▶ **Excerpted data**
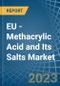 EU - Methacrylic Acid and Its Salts - Market Analysis, Forecast, Size, Trends and Insights. Update: COVID-19 Impact - Product Thumbnail Image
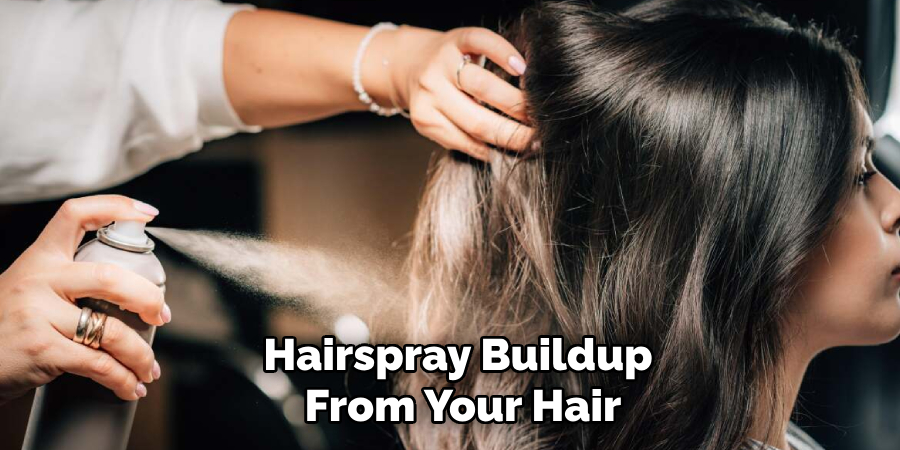 Hairspray Buildup 
From Your Hair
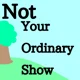 not ur ordinary show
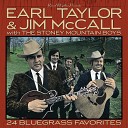 Earl Taylor Jim McCall The Stoney Mountain… - Glad When Your Dead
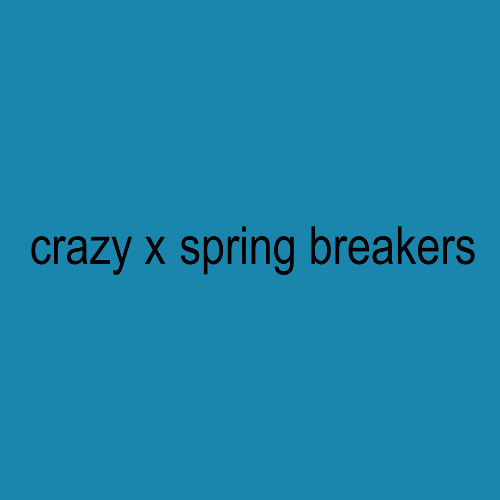 crazy x spring breakers | samuelwain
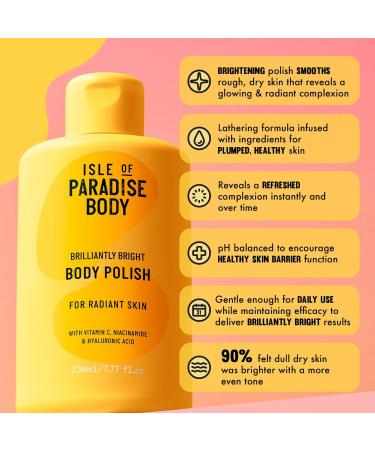 Shop Isle of Paradise Brilliantly Bright Body Polish Scrub with Vitamin C & Niacinamide - 7.77 oz / 230 mL Online - Best Price & International Shipping - Buy Online on GoSupps.com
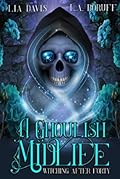 A Ghoulish Midlife (Witching After Forty, #1)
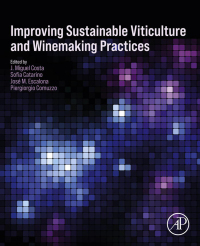 表紙画像: Improving Sustainable Viticulture and Winemaking Practices 9780323851503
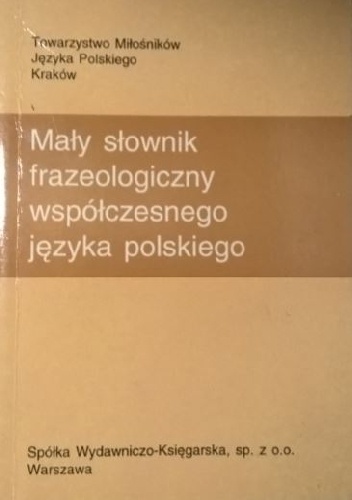 Mały słownik frazeologiczny współczesnego języka polskiego - Stanisław Bąba, Jarosław Liberek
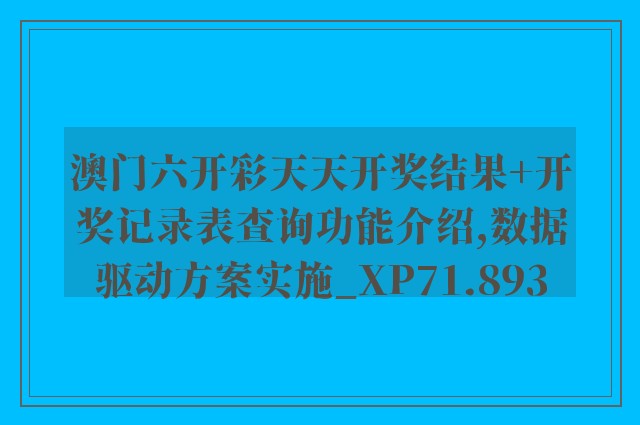 澳门六开彩天天开奖结果+开奖记录表查询功能介绍,数据驱动方案实施_XP71.893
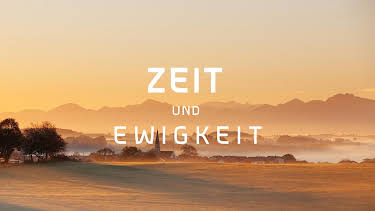 11:00: Zeit und Ewigkeit | BR Fernsehen | 8/15 2026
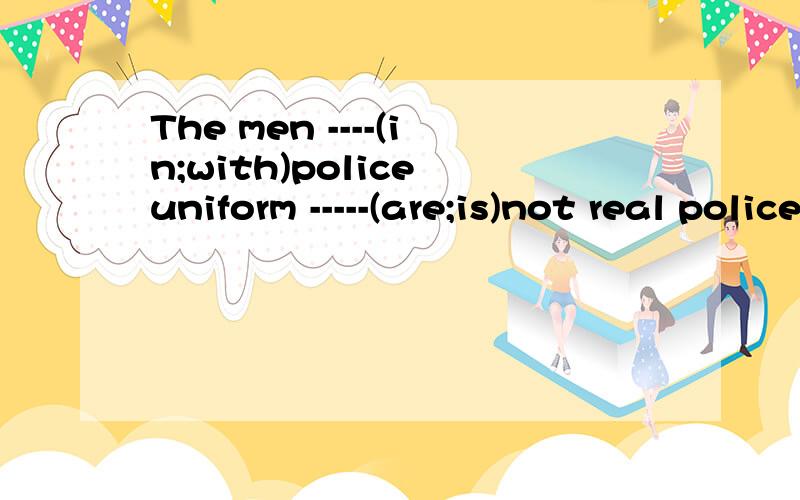 The men ----(in;with)police uniform -----(are;is)not real policemen.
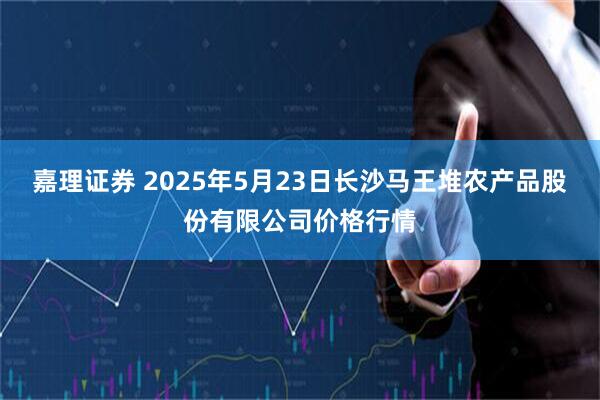 嘉理证券 2025年5月23日长沙马王堆农产品股份有限公司价格行情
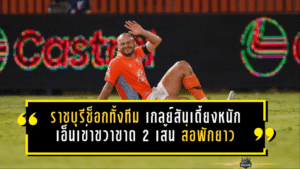 ราชบุรีช็อกทั้งทีม! เกลย์สันเดี้ยงหนัก เอ็นเข่าขวาขาด 2 เส้น ส่อพักยาวหลังเกมเดือดเจ๊าบุรีรัมย์ 2-2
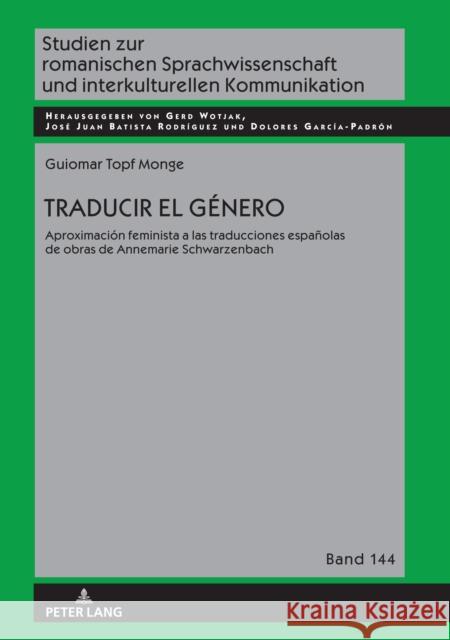 Traducir el género; Aproximación feminista a las traducciones españolas de obras de Annemarie Schwarzenbach Wotjak, Gerd 9783631832608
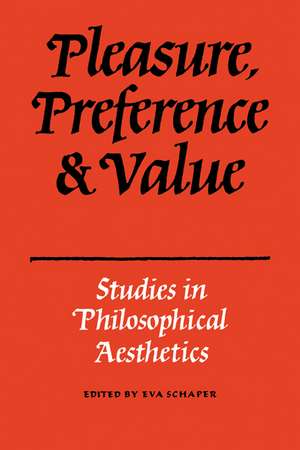 Pleasure, Preference and Value: Studies in philosophical aesthetics de Schaper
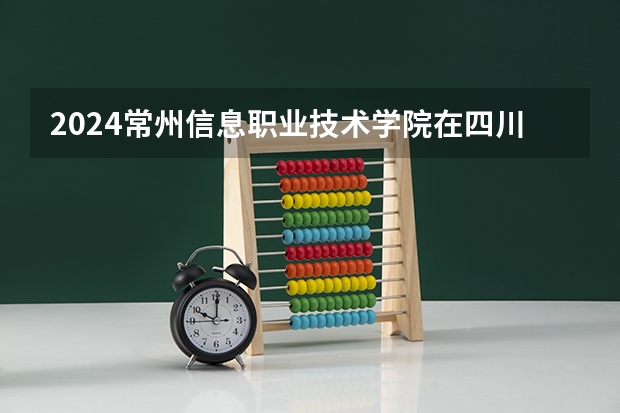 2024常州信息职业技术学院在四川招生计划一览表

▶ **Task objective**
Copy out the data above exactly, except the pictures.

▶ **Response area**
 EU - Methacrylic Acid and Its Salts - Market Analysis, Forecast, Size, Trends and Insights. Update: COVID-19 Impact - Product Thumbnail Image
 Hairspray Buildup 
From Your Hair
 not ur ordinary show
 Earl Taylor Jim McCall The Stoney Mountain… - Glad When Your Dead
 crazy x spring breakers | samuelwain
 Shop Isle of Paradise Brilliantly Bright Body Polish Scrub with Vitamin C & Niacinamide - 7.77 oz / 230 mL Online - Best Price & International Shipping - Buy Online on GoSupps.com
 A Ghoulish Midlife (Witching After Forty, #1)
 表紙画像: Improving Sustainable Viticulture and Winemaking Practices 9780323851503
 Mały słownik frazeologiczny współczesnego języka polskiego - Stanisław Bąba, Jarosław Liberek
 澳门六开彩天天开奖结果+开奖记录表查询功能介绍,数据驱动方案实施_XP71.893
 11:00: Zeit und Ewigkeit | BR Fernsehen | 8/15 2026
 The men ----(in;with)police uniform -----(are;is)not real policemen.
 嘉理证券 2025年5月23日长沙马王堆农产品股份有限公司价格行情
 ราชบุรีช็อกทั้งทีม! เกลย์สันเดี้ยงหนัก เอ็นเข่าขวาขาด 2 เส้น ส่อพักยาวหลังเกมเดือดเจ๊าบุรีรัมย์ 2-2
 Traducir el género; Aproximación feminista a las traducciones españolas de obras de Annemarie Schwarzenbach Wotjak, Gerd 9783631832608
 Pleasure, Preference and Value: Studies in philosophical aesthetics de Schaper
 2024常州信息职业技术学院在四川招生计划一览表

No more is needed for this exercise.